Create a Chroma Client

Python
import chromadb
chroma_client = chromadb.Client()
3

Create a collection

Collections are where you’ll store your embeddings, documents, and any additional metadata. Collections index your embeddings and documents, and enable efficient retrieval and filtering. You can create a collection with a name:
Python
collection = chroma_client.create_collection(name="my_collection")
4

Add some text documents to the collection

Chroma will store your text and handle embedding and indexing automatically. You can also customize the embedding model. You must provide unique string IDs for your documents.
Python
collection.add(
    ids=["id1", "id2"],
    documents=[
        "This is a document about pineapple",
        "This is a document about oranges"
    ]
)
5

Query the collection

You can query the collection with a list of query texts, and Chroma will return the n most similar results. It’s that easy!
Python
results = collection.query(
    query_texts=["This is a query document about hawaii"], # Chroma will embed this for you
    n_results=2 # how many results to return
)
print(results)
If n_results is not provided, Chroma will return 10 results by default.
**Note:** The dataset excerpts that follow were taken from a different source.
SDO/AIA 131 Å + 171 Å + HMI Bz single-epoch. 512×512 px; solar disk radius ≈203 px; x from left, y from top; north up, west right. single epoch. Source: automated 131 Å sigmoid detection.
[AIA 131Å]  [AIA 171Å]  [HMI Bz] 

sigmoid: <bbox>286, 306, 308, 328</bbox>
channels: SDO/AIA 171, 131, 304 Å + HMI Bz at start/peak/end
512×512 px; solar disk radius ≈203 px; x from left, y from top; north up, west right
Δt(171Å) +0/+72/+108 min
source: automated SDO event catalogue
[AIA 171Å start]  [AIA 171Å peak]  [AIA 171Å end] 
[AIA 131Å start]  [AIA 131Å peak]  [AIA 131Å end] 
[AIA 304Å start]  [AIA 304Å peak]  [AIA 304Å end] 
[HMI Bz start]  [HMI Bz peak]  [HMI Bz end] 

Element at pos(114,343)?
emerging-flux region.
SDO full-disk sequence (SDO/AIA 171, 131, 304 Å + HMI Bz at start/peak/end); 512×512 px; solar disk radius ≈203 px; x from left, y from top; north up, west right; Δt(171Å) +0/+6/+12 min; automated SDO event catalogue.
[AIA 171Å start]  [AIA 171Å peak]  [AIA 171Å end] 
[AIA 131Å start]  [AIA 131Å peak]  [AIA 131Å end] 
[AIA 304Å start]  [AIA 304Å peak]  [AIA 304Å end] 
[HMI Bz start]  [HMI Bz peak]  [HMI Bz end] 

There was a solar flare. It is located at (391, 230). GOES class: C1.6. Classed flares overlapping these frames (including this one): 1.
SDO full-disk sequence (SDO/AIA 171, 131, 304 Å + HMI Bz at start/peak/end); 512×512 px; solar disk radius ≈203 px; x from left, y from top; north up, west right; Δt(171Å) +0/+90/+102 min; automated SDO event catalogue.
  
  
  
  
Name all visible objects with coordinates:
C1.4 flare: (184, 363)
Here we only added 2 documents, so we set n_results=2.
6

Inspect Results

From the above - you can see that our query about hawaii is semantically most similar to the document about pineapple.
Python
{
  'documents': [[
      'This is a document about pineapple',
      'This is a document about oranges'
  ]],
  'ids': [['id1', 'id2']],
  'distances': [[1.0404009819030762, 1.243080496788025]],
  'uris': None,
  'data': None,
  'metadatas': [[None, None]],
  'embeddings': None,
}
7

Try it out yourself

What if we tried querying with “This is a document about florida”? Here is a full example.
Python
import chromadb
chroma_client = chromadb.Client()

# switch \`create_collection\` to \`get_or_create_collection\` to avoid creating a new collection every time
collection = chroma_client.get_or_create_collection(name="my_collection")

# switch \`add\` to \`upsert\` to avoid adding the same documents every time
collection.upsert(
    documents=[
        "This is a document about pineapple",
        "This is a document about oranges"
    ],
    ids=["id1", "id2"]
)

results = collection.query(
    query_texts=["This is a query document about florida"], # Chroma will embed this for you
    n_results=2 # how many results to return
)

print(results)

Next steps

In this guide we used Chroma’s ephemeral client for simplicity. It starts a Chroma server in-memory, so any data you ingest will be lost when your program terminates. You can use the persistent client or run Chroma in client-server mode if you need data persistence.